- [Text block]
________________________________________

# Glass verus Perspex



## Philly Q (Jun 10, 2009)

Hi Guys,

I'm currently building my own Viv and am just debating how best to do the doors. I've had Viv's with perspex and glass doors in the past but I was wandering if one was preferable over the other?

The beauty of using something like plexiglass is I can cut it to fit at home easily and could replace just as easily should it get damaged or scratched. I just wonder if it is as effective when it comes to regulating temperature???

I prefer the safety of plexiglass also having a 2 year old in the house.

If it helps I'll be keeping Gecko's (More likely leopard or Tokay).

The door does not necessarily need to slide as I am thinging about a hinged affair.

Cheers Guys & Girls,


Phil xx


----------



## Jim2109 (Mar 30, 2009)

im probably going with a hinged door on my viv as well, and am fairly set on using perspex (im going to try and get some lexan at a sensible price as it has better resistance to UV yellowing and scratches. those are the 2 major downfalls of plastics over glass though. as well as price, perspex costs more in the UK.

with regards temperature, glass is a really poor insulator, heat will just disappear through it. perspex is slightly better, still nowhere near as good as wood, but better than glass. thats one of the pros, as well as you can cut it at home, its lighter in weight, more resistant to cracking/breaking, if it scratches it can be polished smooth again whereas a scratch in glass is there for life, there are probably a few ive forgotten


----------



## themetz (Jun 14, 2009)

Hi All - 

Just thought I'd try and offer further advice ref Perspex (acrylic) and Lexan (polycarbonate).

Both would be a good "safe" alternative to glass and both are UV stable (if buying Lexan make sure it is LEXAN EXELL D, not 9030) - so won't yellow.

Perspex, in fact, offers much better resistance to scratching than Lexan and if it is scratched can also be polished back to pretty near new. It has improved impact resistance compared to glass of equal thickness too. It is also easily fabricated (eg gluing acrylic hinges/knobs/handles on etc)

When Lexan is scratched it can't be rescued! However Lexan offers the highest impact strength performance of any clear material.

This site is a good resource for info and place to buy Perspex sheet cut to size:
Perspex Sheet | Cast Perspex Sheet | Buy Online 

They also sell Lexan polycarbonate sheet and Perspex Polish!

Hope this helps - 

themetz


----------



## Jim2109 (Mar 30, 2009)

interesting, i always though polycarbonate was more scratch resistant than acrylic and was also polishable. if its not then the additional expense doesnt really make any sense over acrylic.

with regards polishing scratches out - use toothpaste!! its ever so slightly abrasive and if you work it in small circles it works a charm. ive seen it used a few times for visors on motor racing helmets when they get a scratch. bearing in mind a scratch on a visor when youre going in excess of 100mph in low sunlight is rather more critical than a scratch on a reptile viv lol


----------



## Alex (Jun 14, 2009)

________________________________________

- [Supplied material]
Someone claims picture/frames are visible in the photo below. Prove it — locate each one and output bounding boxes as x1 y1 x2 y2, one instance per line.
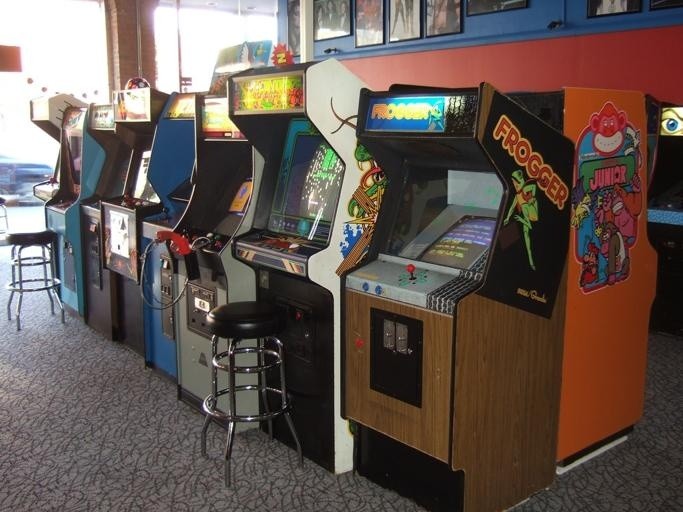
354 0 385 47
584 0 644 19
387 0 425 45
464 0 528 19
312 0 352 43
284 0 300 58
647 1 682 12
425 0 464 39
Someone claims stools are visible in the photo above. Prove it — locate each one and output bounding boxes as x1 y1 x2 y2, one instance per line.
3 228 69 330
195 297 310 488
0 197 11 233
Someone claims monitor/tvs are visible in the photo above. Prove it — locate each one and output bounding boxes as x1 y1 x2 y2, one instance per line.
66 130 254 236
282 131 345 223
416 215 497 269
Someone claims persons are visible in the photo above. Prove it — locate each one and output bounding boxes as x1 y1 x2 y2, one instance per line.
390 0 405 36
336 1 350 31
404 0 415 35
316 3 326 30
325 0 336 29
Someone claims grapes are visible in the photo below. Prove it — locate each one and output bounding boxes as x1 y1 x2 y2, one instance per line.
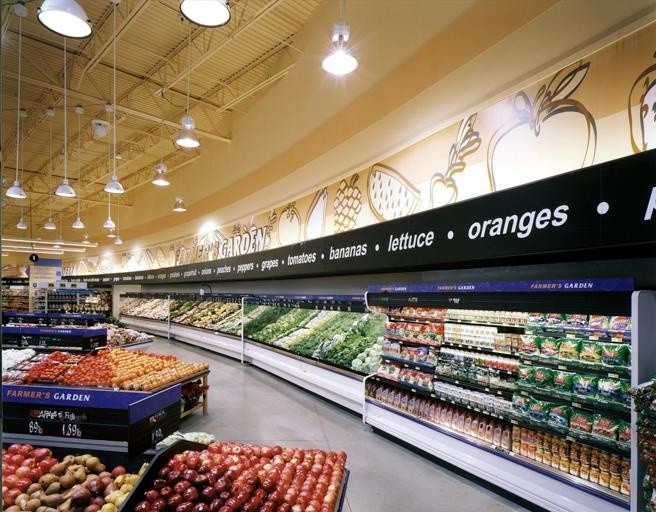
333 173 362 233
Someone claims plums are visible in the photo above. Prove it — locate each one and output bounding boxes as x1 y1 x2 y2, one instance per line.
133 440 347 512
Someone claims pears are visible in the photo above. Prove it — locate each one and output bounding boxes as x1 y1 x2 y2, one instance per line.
4 454 149 512
304 188 328 239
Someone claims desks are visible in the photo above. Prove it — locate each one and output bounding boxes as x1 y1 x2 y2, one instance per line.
1 320 350 511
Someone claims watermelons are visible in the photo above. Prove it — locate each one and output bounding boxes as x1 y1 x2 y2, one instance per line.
367 163 421 221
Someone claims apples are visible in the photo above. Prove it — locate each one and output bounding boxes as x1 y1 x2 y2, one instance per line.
2 443 58 509
487 60 597 193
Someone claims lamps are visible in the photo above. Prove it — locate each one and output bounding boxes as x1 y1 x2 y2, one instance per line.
72 105 86 230
176 17 201 149
4 16 27 200
104 102 115 229
180 0 231 28
15 106 28 230
173 164 186 213
323 1 357 75
150 86 171 188
113 151 123 246
43 106 57 230
37 1 93 40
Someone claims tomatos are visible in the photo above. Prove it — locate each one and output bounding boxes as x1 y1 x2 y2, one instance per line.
61 349 116 386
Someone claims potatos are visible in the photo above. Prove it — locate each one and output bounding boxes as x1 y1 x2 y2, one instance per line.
110 348 209 390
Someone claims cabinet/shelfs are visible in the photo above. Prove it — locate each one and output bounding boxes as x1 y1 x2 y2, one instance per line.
2 278 113 320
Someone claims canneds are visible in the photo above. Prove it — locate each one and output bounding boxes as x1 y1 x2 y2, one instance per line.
511 425 630 496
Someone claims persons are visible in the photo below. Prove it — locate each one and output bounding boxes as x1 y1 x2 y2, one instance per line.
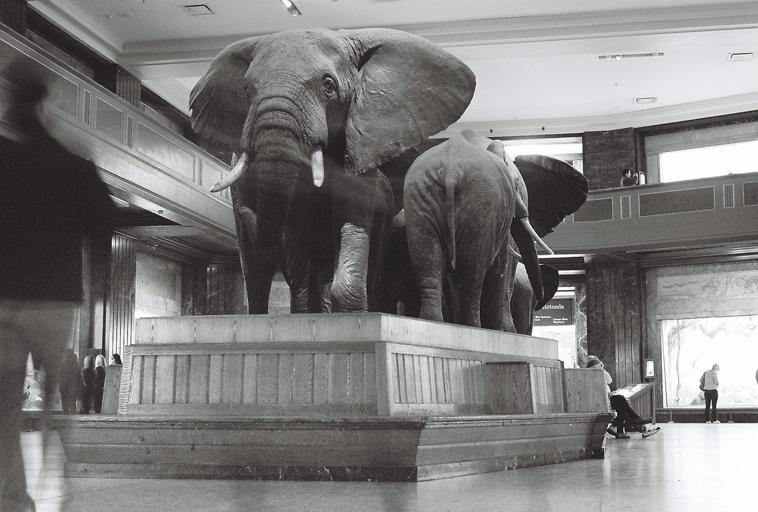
586 354 661 439
59 348 121 413
699 364 720 424
0 56 116 512
620 168 638 187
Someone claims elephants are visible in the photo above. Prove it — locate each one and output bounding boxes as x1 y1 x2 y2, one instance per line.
509 251 561 335
189 26 476 314
387 135 589 328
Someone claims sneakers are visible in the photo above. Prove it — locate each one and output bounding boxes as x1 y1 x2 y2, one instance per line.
607 427 616 436
713 420 721 424
641 426 661 440
616 433 630 442
706 420 711 424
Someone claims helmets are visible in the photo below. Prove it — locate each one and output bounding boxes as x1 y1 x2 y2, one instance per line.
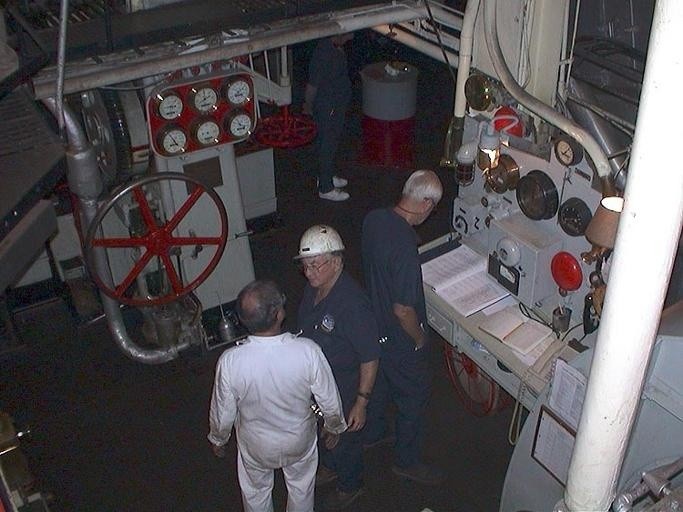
291 222 346 259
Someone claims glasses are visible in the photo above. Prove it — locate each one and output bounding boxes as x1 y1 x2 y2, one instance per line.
295 256 337 274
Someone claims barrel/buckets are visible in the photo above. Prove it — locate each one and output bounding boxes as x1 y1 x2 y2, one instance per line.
360 61 418 122
361 114 417 170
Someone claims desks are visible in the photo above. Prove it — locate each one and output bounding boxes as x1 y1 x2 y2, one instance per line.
418 231 581 412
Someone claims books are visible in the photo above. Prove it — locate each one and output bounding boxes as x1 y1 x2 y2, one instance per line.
478 305 554 355
420 244 511 317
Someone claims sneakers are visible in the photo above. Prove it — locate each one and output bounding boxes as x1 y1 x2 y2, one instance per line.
318 186 351 202
390 460 450 487
322 484 368 511
316 175 349 187
316 463 340 488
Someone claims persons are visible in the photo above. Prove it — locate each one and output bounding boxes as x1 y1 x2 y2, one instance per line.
292 225 384 511
359 168 450 486
299 31 356 202
206 279 350 512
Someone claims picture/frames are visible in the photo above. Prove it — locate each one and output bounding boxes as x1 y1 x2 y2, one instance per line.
530 404 577 489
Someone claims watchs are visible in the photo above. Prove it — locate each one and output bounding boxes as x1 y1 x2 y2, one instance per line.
356 392 372 401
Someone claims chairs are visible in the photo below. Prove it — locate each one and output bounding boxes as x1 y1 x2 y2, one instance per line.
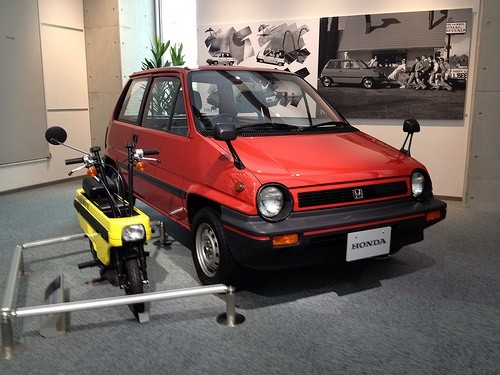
158 92 206 133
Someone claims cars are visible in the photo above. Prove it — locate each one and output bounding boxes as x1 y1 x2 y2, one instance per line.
103 67 447 286
255 49 287 67
319 59 386 89
206 53 235 66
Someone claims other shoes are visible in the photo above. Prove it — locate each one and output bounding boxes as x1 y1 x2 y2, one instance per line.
400 85 405 88
385 86 390 88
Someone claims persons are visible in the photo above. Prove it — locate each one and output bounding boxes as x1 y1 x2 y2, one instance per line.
367 55 382 67
406 55 453 91
387 57 407 89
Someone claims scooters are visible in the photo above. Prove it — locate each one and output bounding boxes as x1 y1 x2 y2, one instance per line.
46 126 162 313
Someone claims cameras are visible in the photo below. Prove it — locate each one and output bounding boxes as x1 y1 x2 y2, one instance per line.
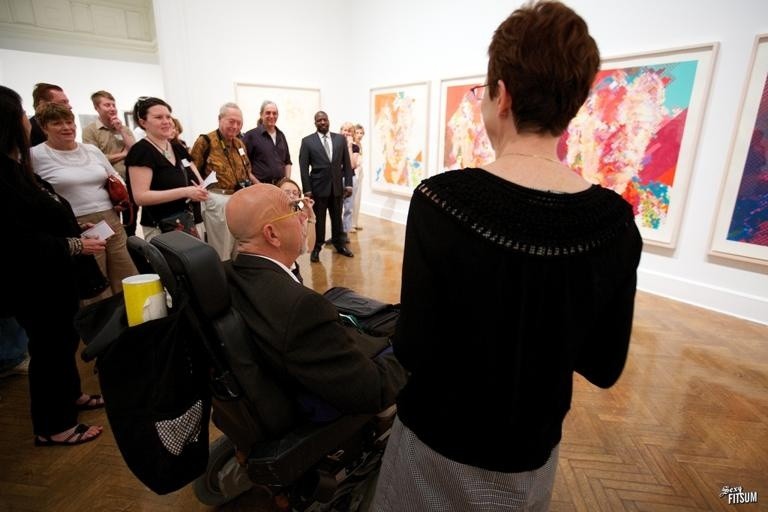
234 179 252 192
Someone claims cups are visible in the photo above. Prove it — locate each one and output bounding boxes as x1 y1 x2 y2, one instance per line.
121 272 166 328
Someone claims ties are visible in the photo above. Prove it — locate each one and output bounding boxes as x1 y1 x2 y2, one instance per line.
322 135 331 163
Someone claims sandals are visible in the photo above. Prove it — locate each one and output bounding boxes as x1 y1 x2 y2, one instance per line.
33 421 103 446
73 390 106 411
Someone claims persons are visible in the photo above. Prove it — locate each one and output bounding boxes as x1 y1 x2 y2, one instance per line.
81 90 136 183
29 83 71 146
27 102 140 307
0 85 107 447
370 4 643 512
223 183 407 432
124 96 365 260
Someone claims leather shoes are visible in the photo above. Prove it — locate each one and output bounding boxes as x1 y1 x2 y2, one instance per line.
336 247 354 258
310 244 321 262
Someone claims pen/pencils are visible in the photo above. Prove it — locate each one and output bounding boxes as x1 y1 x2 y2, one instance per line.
190 179 211 199
81 232 93 239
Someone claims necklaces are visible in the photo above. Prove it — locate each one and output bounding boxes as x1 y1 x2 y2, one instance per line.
499 152 563 167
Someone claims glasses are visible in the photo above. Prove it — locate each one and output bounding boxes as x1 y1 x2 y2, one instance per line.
469 83 491 98
270 205 304 225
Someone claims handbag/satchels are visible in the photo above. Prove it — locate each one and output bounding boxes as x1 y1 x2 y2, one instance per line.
321 286 401 354
157 209 199 242
105 174 131 213
188 168 204 224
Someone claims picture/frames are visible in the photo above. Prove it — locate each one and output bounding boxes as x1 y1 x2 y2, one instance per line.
233 80 324 145
437 40 721 257
365 80 433 201
703 32 768 275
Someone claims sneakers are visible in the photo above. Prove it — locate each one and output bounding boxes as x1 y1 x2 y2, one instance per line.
325 223 363 245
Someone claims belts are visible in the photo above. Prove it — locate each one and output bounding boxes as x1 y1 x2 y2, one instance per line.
207 188 235 195
262 180 280 185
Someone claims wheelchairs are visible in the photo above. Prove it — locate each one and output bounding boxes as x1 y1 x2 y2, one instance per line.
115 223 399 511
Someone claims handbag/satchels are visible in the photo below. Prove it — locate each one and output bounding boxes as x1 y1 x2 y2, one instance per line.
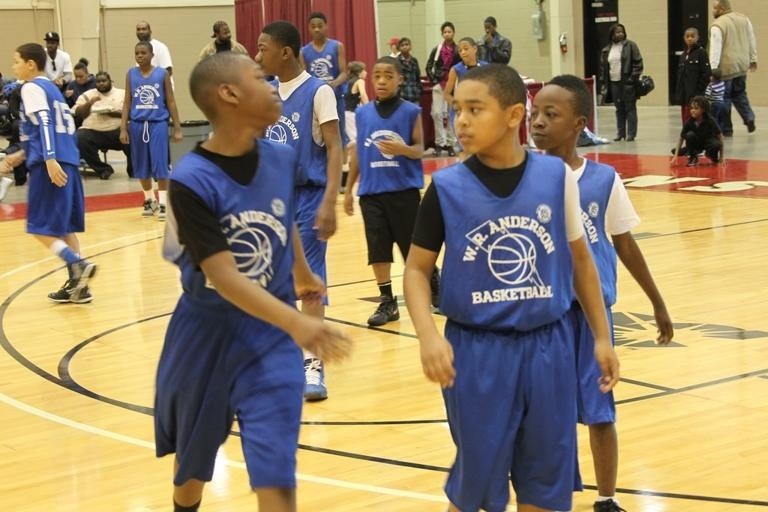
637 77 655 95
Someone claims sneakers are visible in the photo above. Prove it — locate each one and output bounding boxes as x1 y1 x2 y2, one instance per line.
448 147 455 156
432 149 440 156
303 361 327 400
687 156 698 166
144 197 157 215
369 295 400 326
158 204 166 220
747 119 755 132
431 267 442 307
47 260 97 304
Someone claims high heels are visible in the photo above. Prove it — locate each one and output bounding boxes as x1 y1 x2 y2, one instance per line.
614 136 626 141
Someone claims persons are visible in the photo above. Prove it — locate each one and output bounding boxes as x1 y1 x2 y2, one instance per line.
199 20 249 63
252 16 349 407
341 53 427 330
705 1 758 137
669 95 727 167
298 12 351 193
10 39 97 307
387 37 423 106
705 68 726 136
670 26 712 156
119 41 184 218
425 16 513 156
345 62 369 145
71 72 135 180
599 23 644 142
399 58 623 510
1 31 96 200
523 71 678 512
135 20 175 174
149 46 354 512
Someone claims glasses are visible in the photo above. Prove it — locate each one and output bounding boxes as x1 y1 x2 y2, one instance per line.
52 60 57 71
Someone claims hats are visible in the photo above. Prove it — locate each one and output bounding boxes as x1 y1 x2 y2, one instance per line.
45 33 59 42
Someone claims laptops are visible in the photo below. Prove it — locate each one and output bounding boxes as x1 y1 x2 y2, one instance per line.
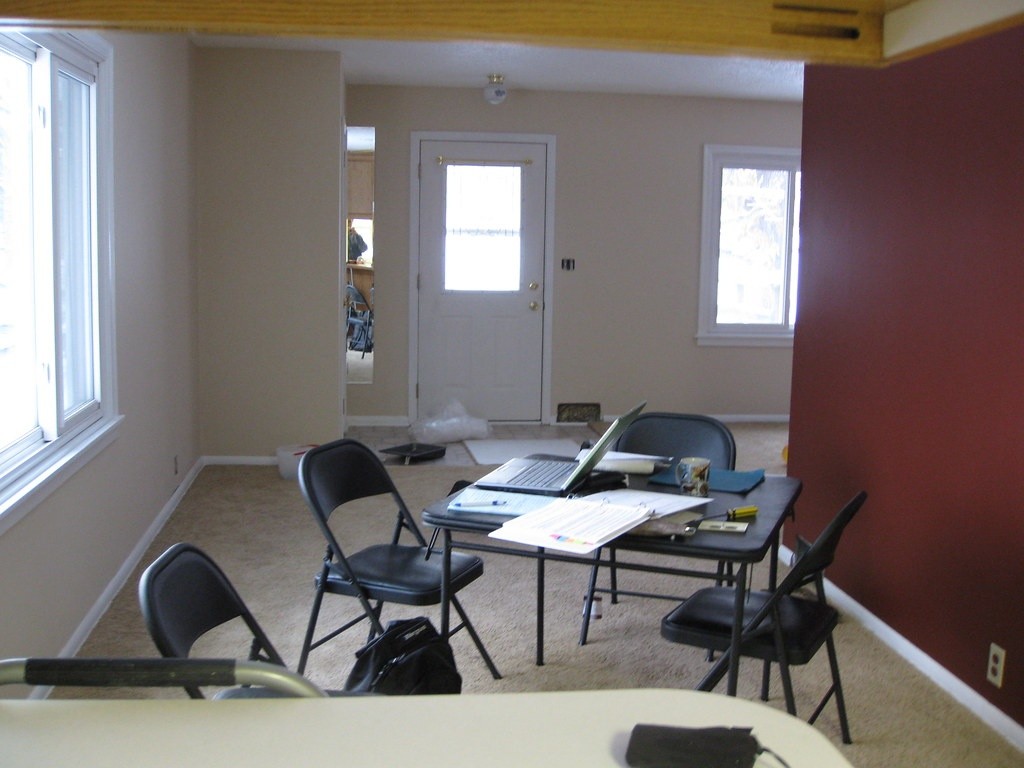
473 401 648 498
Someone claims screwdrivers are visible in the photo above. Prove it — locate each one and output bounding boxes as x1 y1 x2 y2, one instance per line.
695 505 759 523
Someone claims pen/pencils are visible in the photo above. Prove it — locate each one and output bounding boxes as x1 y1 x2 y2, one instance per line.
454 500 507 507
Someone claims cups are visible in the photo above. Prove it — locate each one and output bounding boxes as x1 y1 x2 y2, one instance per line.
675 457 711 498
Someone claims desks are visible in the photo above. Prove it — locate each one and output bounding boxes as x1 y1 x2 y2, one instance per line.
421 454 803 701
0 686 854 768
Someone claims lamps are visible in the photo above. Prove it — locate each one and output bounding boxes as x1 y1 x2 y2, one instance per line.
482 74 507 106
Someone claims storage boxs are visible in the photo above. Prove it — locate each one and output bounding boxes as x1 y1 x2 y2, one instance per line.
276 444 320 481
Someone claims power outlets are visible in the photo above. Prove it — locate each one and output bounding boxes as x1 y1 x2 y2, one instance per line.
986 642 1006 690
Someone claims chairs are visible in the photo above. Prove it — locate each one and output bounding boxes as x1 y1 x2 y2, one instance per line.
577 412 737 662
139 542 386 700
345 283 374 357
661 492 869 745
298 438 503 680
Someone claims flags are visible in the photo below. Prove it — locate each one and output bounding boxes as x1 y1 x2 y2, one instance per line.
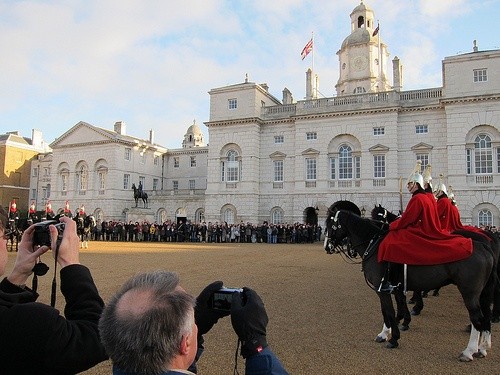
372 24 379 37
300 38 313 59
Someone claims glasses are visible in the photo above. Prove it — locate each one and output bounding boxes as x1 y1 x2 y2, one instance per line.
0 229 16 239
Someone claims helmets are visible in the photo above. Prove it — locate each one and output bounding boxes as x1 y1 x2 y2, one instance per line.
453 200 457 204
406 159 426 190
422 163 433 193
447 185 454 200
433 173 448 198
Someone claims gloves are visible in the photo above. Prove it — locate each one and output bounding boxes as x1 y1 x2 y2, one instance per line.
193 281 231 335
231 287 269 359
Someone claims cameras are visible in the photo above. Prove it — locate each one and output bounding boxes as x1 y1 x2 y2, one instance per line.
34 220 66 248
212 286 243 312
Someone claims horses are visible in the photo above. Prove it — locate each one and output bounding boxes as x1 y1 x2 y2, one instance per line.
131 183 148 208
372 202 500 321
324 206 497 363
5 213 97 252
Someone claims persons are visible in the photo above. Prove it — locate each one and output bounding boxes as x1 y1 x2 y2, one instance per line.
91 218 322 243
97 268 290 375
377 161 492 293
9 198 87 232
475 222 500 244
0 214 109 375
138 180 142 198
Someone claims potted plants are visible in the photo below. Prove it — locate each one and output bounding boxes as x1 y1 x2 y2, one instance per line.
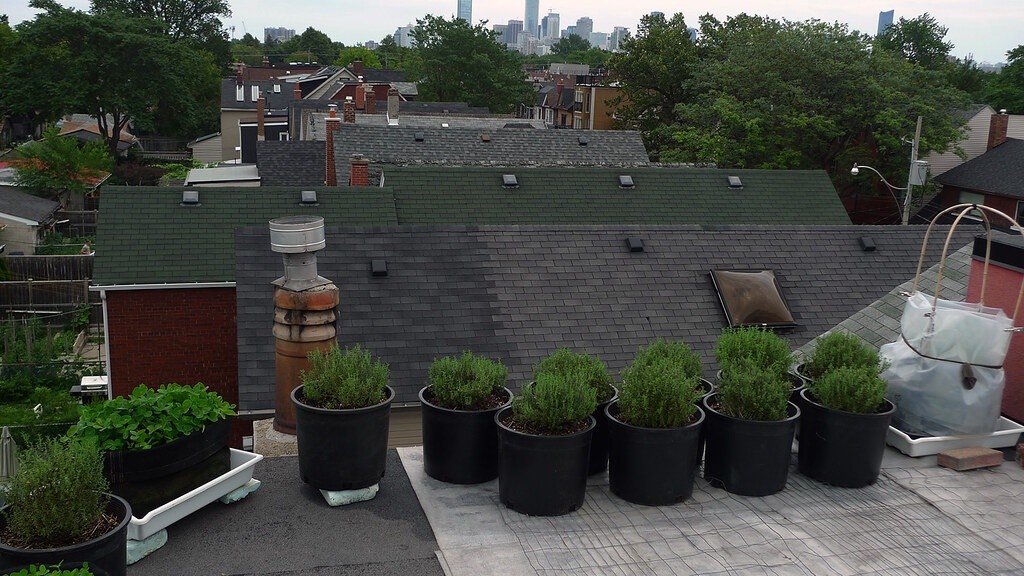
421 344 517 486
798 362 899 488
605 352 707 508
281 335 399 489
631 339 713 405
493 369 600 518
795 332 893 382
718 327 805 403
706 355 801 497
59 363 236 516
0 423 133 576
527 347 619 478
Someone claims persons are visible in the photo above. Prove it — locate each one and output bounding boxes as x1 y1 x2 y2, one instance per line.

________________________________________

- [Exercises]
[1] Please format the records from the line containing "Someone claims monitor/tvs" down to the line containing "416 215 497 269" as a two-column CSV with the headers request and answer. Each row should hold one request and its answer, each in a single quoted field with line breaks replaced by spaces.
[2] Continue the forum thread on glass versus Perspex viv doors from where it stops.

- [Responses for each task]
[1]
request,answer
"Someone claims monitor/tvs are visible in the photo above. Prove it — locate each one and output bounding boxes as x1 y1 x2 y2, one instance per line.","66 130 254 236 282 131 345 223 416 215 497 269"

[2]
I built using safety glass because my ceramic heater is close to the glass and i didnt want the perspex to warp, melt etc.


----------



## Darbz (Mar 22, 2009)

Lexan will cost you ALOT more than perspex.

in the viv's I'm currently building I'm using Polystyrene. Obviously not the expanded stuff..but polystyrene 'plastic-glass'. it's alot cheaper and I would guess, though i have no figures or proof of this, that it would have thermal properties as good as or maybe even better than perspex..


----------



## Jim2109 (Mar 30, 2009)

Darbz said:


> Lexan will cost you ALOT more than perspex.
> 
> in the viv's I'm currently building I'm using Polystyrene. Obviously not the expanded stuff..but polystyrene 'plastic-glass'. it's alot cheaper and I would guess, though i have no figures or proof of this, that it would have thermal properties as good as or maybe even better than perspex..


where did you get the polystyrene sheet from? i didnt realise you could get clear polystyrene, i always think of it as expanded or solid colours. probably worth a look if its cheaper than acrylic.


----------



## Darbz (Mar 22, 2009)

Shop local to me...it was dead cheap..cost me £40 for 12 pieces cut to size...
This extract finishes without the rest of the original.